Tuples first. These are list-like things that cannot be modified. Because the contents of a tuple cannot change, you can use a tuple as a key in a dictionary. That's the most useful place for them in my opinion. For instance if you have a list like item = ["Ford pickup", 1993, 9995]
and you want to make a little in-memory database with the prices you might try something like:
ikey = tuple(item[0], item[1])
idata = item[2]
db[ikey] = idata
Lists, seem to be like arrays or vectors in other programming languages and are usually used for the same types of things in Python. However, they are more flexible in that you can put different types of things into the same list. Generally, they are the most flexible data structure since you can put a whole list into a single list element of another list, but for real data crunching they may not be efficient enough.
a = [1,"fred",7.3]
b = []
b.append(1)
b[0] = "fred"
b.append(a) # now the second element of b is the whole list a
Dictionaries are often used a lot like lists, but now you can use any immutable thing as the index to the dictionary.
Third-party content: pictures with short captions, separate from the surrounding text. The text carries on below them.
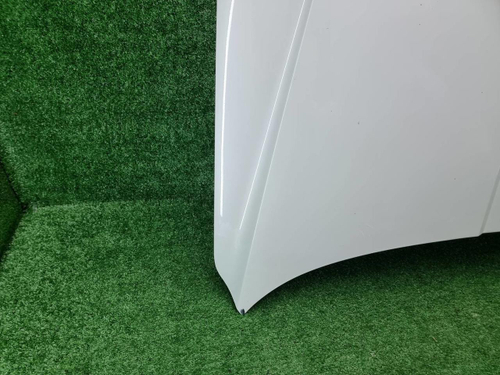 Капот Hyundai Tucson 4 (2020-н.в.)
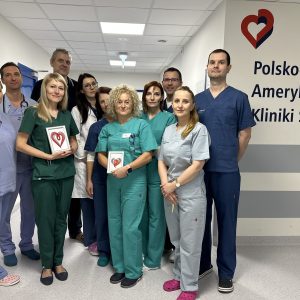 pan Otmar z zespolem Oddzialu PAKS w Ustroniu scaled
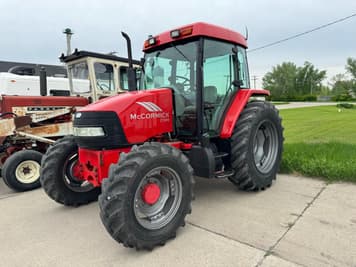 Main image McCormick Intl CX85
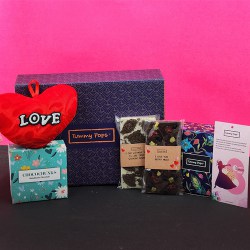 Wonderful Chocolates N Assortments Gifts Hamper to Andaman and Nicobar Islands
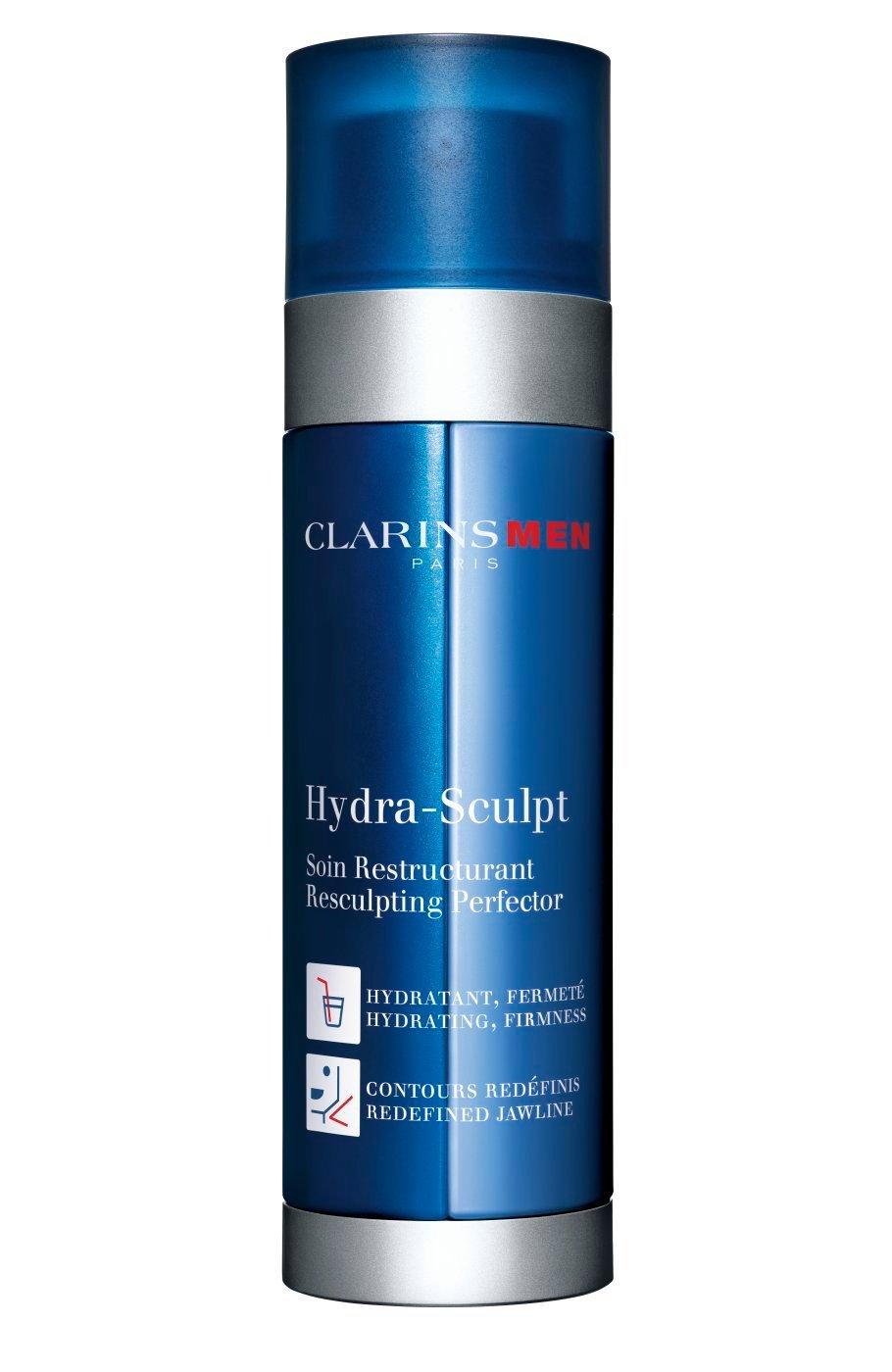 Hydra Sculpt Resculpting Perfector Unisex  50ml von CLARINS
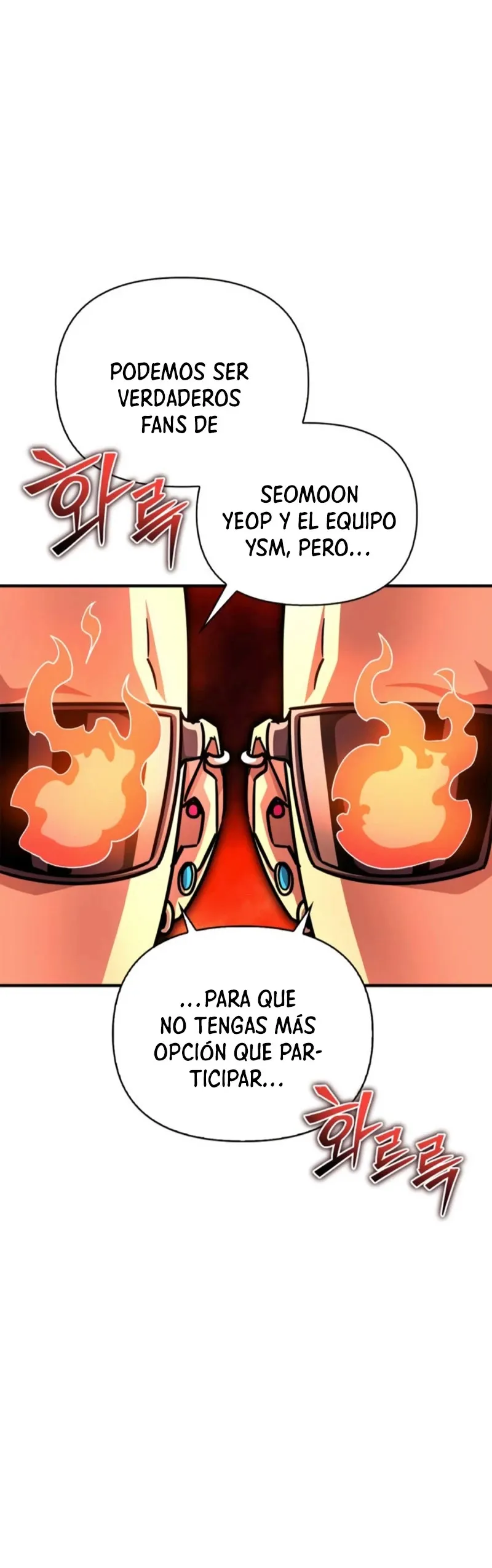 Campo de batalla superhumano Capítulo 92 en Línea - página 45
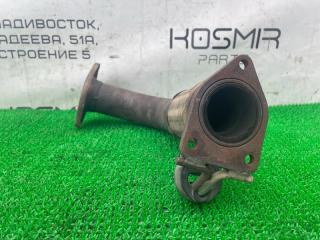 Глушитель Honda Accord CL9 K24A 18210-SEA-E02 5 ракурс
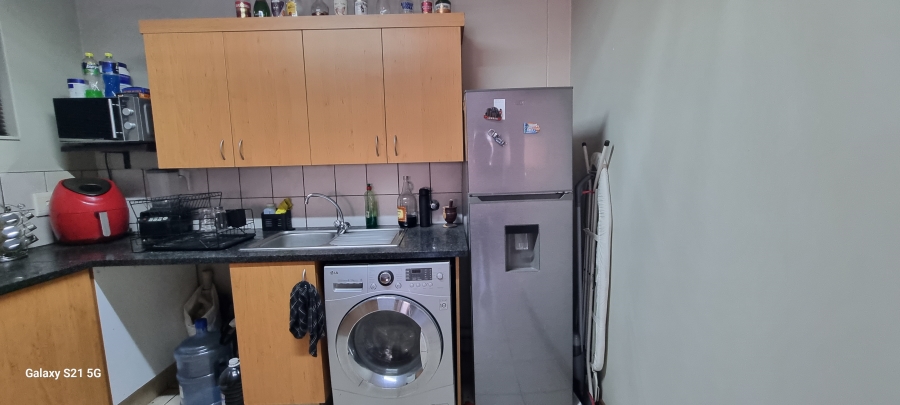 2 Bedroom Property for Sale in Hatfield Gauteng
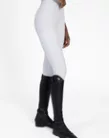 Maximilian Outline Lovagló Leggings (gleccser)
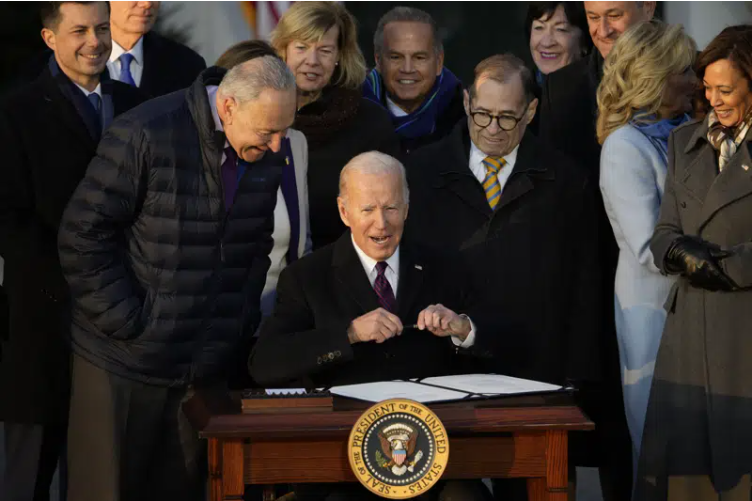 Biden - Yay Blank Meme Template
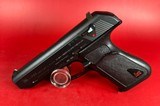 German Heckler & Koch H&K P9S 9mm Excellent condition. 2 mags Extra Buffer - 2 of 13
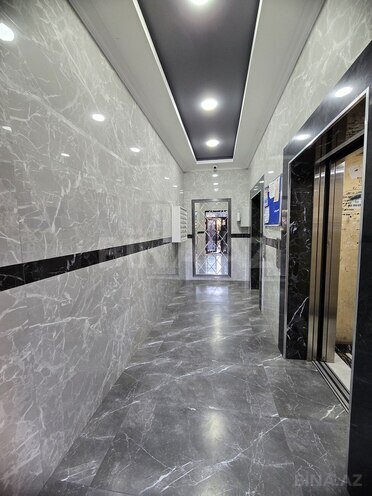 3 otaqlı yeni tikili - 28 May m. - 108 m² (4)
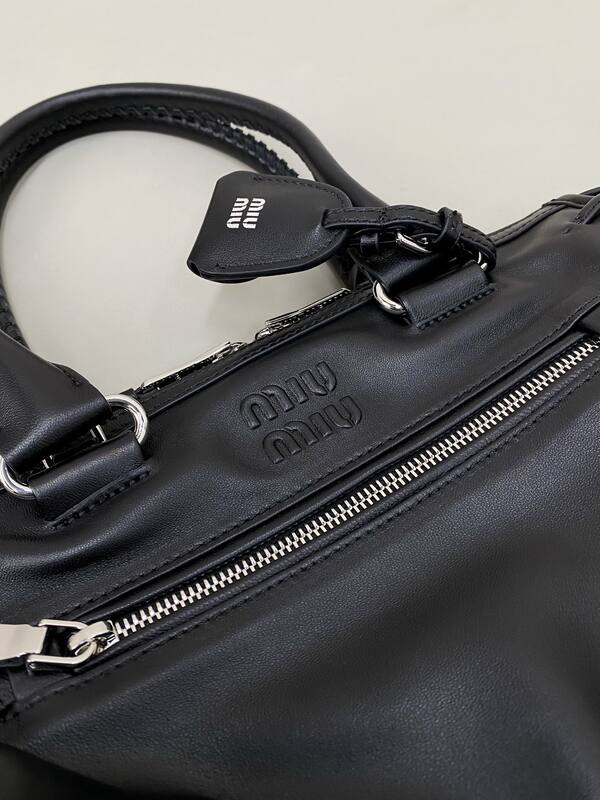 Miu Miu Black shoulder bag — AAA Quality Replica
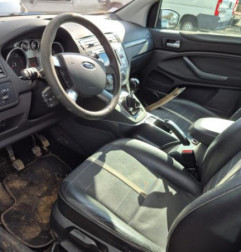 Moteur FORD KUGA 1 Photo n°10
However, unlike lists, dictionaries don't have a natural order and can't be sorted in place. Of course you can create your own class that incorporates a sorted list and a dictionary in order to make a dict behave like an Ordered Dictionary. There are examples on the Python Cookbook site.
c = {}
d = ("ford pickup",1993)
c[d] = 9995
Arrays are getting closer to the bit level for when you are doing heavy duty data crunching and you don't want the frills of lists or dictionaries. They are not often used outside of scientific applications. Leave these until you know for sure that you need them.
Lists and Dicts are the real workhorses of Python data storage.